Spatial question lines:
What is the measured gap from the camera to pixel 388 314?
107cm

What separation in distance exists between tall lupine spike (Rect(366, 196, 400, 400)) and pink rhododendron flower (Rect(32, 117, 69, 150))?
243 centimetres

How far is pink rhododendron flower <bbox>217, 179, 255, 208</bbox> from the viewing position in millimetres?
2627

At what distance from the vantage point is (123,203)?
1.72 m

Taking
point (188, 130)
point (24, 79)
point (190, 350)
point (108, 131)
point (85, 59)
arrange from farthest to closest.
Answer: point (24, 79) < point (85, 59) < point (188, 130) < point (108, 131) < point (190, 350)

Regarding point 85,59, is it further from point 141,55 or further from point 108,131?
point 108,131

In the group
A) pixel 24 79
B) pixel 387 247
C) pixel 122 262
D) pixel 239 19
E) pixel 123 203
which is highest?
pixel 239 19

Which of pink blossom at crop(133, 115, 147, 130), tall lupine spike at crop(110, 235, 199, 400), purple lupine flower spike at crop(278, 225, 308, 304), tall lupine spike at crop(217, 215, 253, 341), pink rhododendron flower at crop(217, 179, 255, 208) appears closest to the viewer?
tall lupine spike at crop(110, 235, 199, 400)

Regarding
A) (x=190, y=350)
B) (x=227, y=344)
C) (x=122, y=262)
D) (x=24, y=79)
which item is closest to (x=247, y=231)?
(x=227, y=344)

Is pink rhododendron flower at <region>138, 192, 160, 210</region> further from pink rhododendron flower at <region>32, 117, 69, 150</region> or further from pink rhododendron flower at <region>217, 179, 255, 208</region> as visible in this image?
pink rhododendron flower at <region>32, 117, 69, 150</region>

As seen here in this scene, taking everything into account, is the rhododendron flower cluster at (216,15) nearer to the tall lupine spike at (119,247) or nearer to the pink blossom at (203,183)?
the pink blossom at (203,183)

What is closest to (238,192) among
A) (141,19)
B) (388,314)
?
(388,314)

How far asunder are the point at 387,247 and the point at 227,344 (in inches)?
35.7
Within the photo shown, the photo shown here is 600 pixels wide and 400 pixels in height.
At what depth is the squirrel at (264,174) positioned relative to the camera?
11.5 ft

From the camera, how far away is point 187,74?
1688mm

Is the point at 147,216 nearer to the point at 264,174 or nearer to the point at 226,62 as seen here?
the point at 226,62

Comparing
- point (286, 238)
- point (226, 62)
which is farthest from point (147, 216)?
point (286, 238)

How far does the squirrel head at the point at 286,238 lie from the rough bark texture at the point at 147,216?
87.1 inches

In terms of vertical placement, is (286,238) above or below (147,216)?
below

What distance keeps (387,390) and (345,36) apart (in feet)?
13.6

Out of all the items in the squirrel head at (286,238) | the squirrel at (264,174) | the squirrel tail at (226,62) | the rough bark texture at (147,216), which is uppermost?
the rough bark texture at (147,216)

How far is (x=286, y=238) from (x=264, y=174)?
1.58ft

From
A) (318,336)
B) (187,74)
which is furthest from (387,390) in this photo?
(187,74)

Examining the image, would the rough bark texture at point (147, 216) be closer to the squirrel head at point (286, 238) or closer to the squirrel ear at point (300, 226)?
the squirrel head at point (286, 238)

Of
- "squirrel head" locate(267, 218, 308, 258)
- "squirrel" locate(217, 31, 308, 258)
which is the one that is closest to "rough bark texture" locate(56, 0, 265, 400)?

* [YOUR OBJECTIVE]
Arrange the lines starting at the one containing "Is the point" and ending at the one containing "87.1 inches" as a Markdown table with the columns Row and Line, giving each non-blank line its own numbered row.

* [FINISHED TASK]
| Row | Line |
|---|---|
| 1 | Is the point at 147,216 nearer to the point at 264,174 or nearer to the point at 226,62 as seen here? |
| 2 | the point at 226,62 |
| 3 | Comparing |
| 4 | - point (286, 238) |
| 5 | - point (226, 62) |
| 6 | which is farthest from point (147, 216)? |
| 7 | point (286, 238) |
| 8 | How far does the squirrel head at the point at 286,238 lie from the rough bark texture at the point at 147,216? |
| 9 | 87.1 inches |